An increase in demand for Active Pharmaceutical Ingredients (APIs) from India is a result of increasing customer diversification away from China, with some countries adopting a 'China plus one' policy.
The business strategy to avoid investing only in China and diversify business into other countries augurs well for Indian pharma, with the latter identifying and prioritizing production of 53 raw materials and APIs, and investment to the tune of $1.3 billion in domestic pharmaceutical producers.
The government has set in motion a series of initiatives including establishing pharma clusters, offering production-linked schemes and other related measures with a view to bolster India’s API-production capacity and turn India into a globally competitive API manufacturing hub.
As an official pointed out, India's Production Linked Incentive (PLI) scheme, which was approved in December, is meant to be a kick-starter for API producers to ensure supply at competitive prices. The objective is to gain enough volumes in the grant period so that economies-of-scale make the post-grant business of API production viable.

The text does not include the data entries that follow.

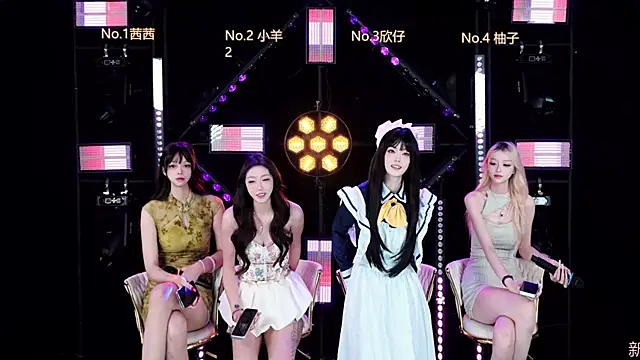 Alice-520 online show from June 22, 2026, 8:22 am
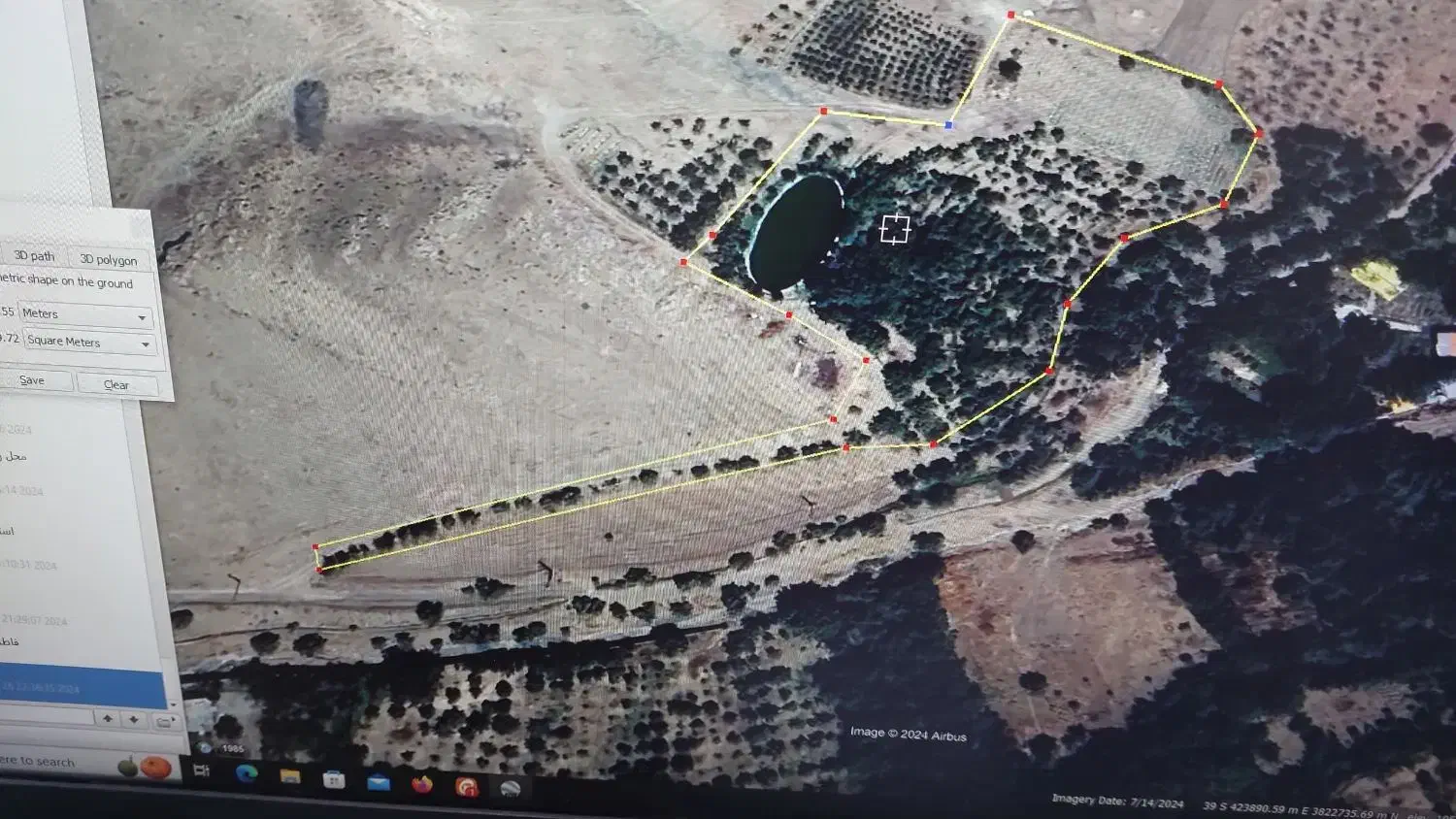 مشارکت در ساخت|مشارکت در ساخت املاک|خلجستان, |دیوار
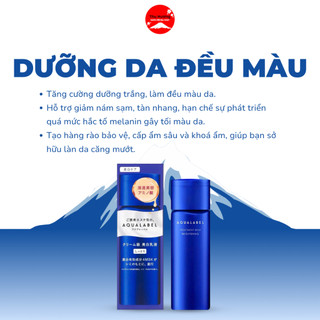 Nước Hoa Hồng Dưỡng Trắng Shiseido Aqualabel Brightening Care Lotion Moist Cấp Ẩm Ngừa Sạm Nám 170ml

The official added that March 2020 saw a global shift in sentiment to reduce dependence on a single country and the Indian government immediately stepped up to the plate.
India has also revived state-run companies to ramp up cheap generic production.
Though API prices are expected to normalize in the near term, Indian manufacturers nevertheless remain in a sweet spot and will continue getting opportunities to drive growth over the long term.
Market research agency Crisil has said in a note that Chinese supply disruptions and persistent quality issues provided opportunities for Indian players "as customers look at India as an alternative supplier of bulk drugs. Indian API exporters have been able to garner good realizations on their exports during the first half of this fiscal." Major regions such as the USA and Europe ensured good exports growth.